Sunday, June 7, 2015

My goodness, I completed this early. Leaves, love leaves but here on the coast of Australia we don't get the beautiful coloured leaves from deciduous trees.
I drew the leaves on white homespun and coloured them using Inktense pencils and then used Jo Sonias textile medium to blend the colours. I then made a quilt sandwich and free motion quilted the leaves adding their veins before carefully cutting out and placing on a piece of handdyed fabric, a bit more quilting and done. Hope your enjoy.

Wednesday, April 1, 2015

Scream - It's all about Fear

Hi Everyone, firstly I apologise for my post being a little late. Once again the blog and I did not see eye to eye.
I had read the theme while in limited wifi, only seeing the original note and not the detail of "what I am afraid off" so I took it on a different journey. The word FEAR instantly put me in mind of a painting I seen while at TAFE a few years back. This painting truly made me think, this is how someone who was very frightened would look.  I thought it was a Van Gogh but in fact it is painted by Edvard Munch - other artists copied it and gave their own twists. I wanted to try and "paint" it with threads and fabric.  Below is the original inspiration.

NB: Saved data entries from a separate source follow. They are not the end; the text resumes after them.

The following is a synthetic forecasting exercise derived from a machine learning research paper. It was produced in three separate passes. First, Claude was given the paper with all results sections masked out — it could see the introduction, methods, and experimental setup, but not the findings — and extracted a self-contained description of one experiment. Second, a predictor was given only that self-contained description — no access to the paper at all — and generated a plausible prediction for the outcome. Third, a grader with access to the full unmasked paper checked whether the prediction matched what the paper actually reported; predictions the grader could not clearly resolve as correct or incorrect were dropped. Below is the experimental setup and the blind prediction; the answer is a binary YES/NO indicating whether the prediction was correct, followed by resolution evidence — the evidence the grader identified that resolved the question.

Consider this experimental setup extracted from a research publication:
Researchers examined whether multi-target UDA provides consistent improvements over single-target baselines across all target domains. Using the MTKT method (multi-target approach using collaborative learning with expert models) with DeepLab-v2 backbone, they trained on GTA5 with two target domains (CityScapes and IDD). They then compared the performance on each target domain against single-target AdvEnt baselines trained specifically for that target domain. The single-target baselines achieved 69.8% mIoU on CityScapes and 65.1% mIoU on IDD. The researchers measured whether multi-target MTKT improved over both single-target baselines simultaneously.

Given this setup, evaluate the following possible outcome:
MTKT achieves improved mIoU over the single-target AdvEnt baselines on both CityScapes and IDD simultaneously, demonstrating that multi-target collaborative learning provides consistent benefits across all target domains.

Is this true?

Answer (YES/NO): YES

I layered blue cotton fabric, white muslin then the orange fabric for the sky, with the plan to slash through the top to layers to give me the blue, which in the painting seems to be behind the orange and white. Then I hand embroidered the orange paint strokes followed by free motion white detail to lighten the orange as suggested in the painting.

I played with "texture magic" on the blue chiffon, to give movement to the water. It worked brilliantly except I hadn't allowed for the white background showing through the chiffon but I loved the effect so, with more patience than I usually process I unpicked the backing and found the creases and folds the shrinking of the chiffon had caused, stayed and gave me exactly the movement I wanted.

More playing with free motion sketching using browns and blues. Looking closely at the orginal design I was amazed at how much brown is used in it. Next came blue hand embroidery followed by the addition of the bridge.

Once I was happy with the background, it was time to figure out how to give it my twist plus a person on the bridge showing fear. Using a photo of my crazy grown up son acting frightened. I traced basic details with a black texter then using a light box transferred that to fabric. Next came much fun with the sewing machine and cream thread to get the shape and brown thread to fill in the detail. I wasn't sure how I was going to colour it all in as I wanted to keep it in the same brownish tones of the inspiration. Low and behold in my cupboard of gadgets and tools was a set of water colour pencils. I spent a day colouring and playing.

This is the end result 

Thank you for this inspiring challenge. I had so much fun playing with new and old techniques.